▶ [Extract provided]:
_ _ _ _
The Hemisphere Project, a partnership between federal and local drug officials and AT&T that has not previously been reported,. . . covers every call that passes through an AT&T switch — not just those made by AT&T customers — and includes calls dating back 26 years, according to Hemisphere training slides bearing the logo of the White House Office of National Drug Control Policy. Some four billion call records are added to the database every day, the slides say; technical specialists say a single call may generate more than one record. Unlike the N.S.A. data, the Hemisphere data includes information on the locations of callers."


jon

It's been clear that the NSA has been withholding information from Congress, and that they have lied to Congress. This past week, they essentially admitted to targeting members of Congress.

The NSA is now expending significant resources to obscure its activities, and to try to assert that they have achieved significant successes. The results are less than compelling. The indiscriminate, widespread acquisition and retention of electronic data is proving to be an expensive, counterproductive distraction, which actively weakens the US.

Obama's announced reforms are hardly equal to the damage done. At this point, the essential issue is how and whether the NSA can be brought under control, and can be made to operate without violating the Constitution.

J

NSA has become such an uncontrollable behemoth, the only way to rein it in is to dismantle it completely, and its external monitoring and security programs be re-absorbed by DoD, and the portion of The National Security Act of 1947 that created NSA be rescinded.

Demeter

While I sympathize with the poster, who wishes to "save the NSA from itself" and keep the best parts to fight terrorism, he is living in an Alternate Reality.

The "useful parts" of the NSA, those that provide mass data suitable for blackmail, extortion, libel, fraud and theft of anyone, anywhere, any time, going back for YEARS, are perfect for suppressing political dissent and social activism, not to mention what it does to our allies overseas.
_ _ _ _
▶ [Data]:
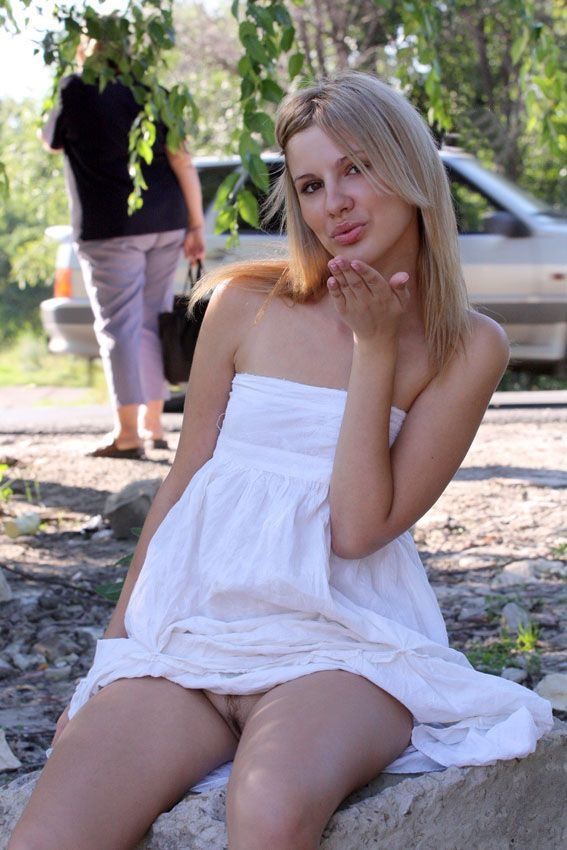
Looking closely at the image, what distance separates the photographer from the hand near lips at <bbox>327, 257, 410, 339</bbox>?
1974mm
_ _ _ _
In the discussion of NSA surveillance above, retype the passage between "The NSA is now" and "NSA be rescinded.", inclusive.

▶ [Finished task]:
The NSA is now expending significant resources to obscure its activities, and to try to assert that they have achieved significant successes. The results are less than compelling. The indiscriminate, widespread acquisition and retention of electronic data is proving to be an expensive, counterproductive distraction, which actively weakens the US.

Obama's announced reforms are hardly equal to the damage done. At this point, the essential issue is how and whether the NSA can be brought under control, and can be made to operate without violating the Constitution.

J

NSA has become such an uncontrollable behemoth, the only way to rein it in is to dismantle it completely, and its external monitoring and security programs be re-absorbed by DoD, and the portion of The National Security Act of 1947 that created NSA be rescinded.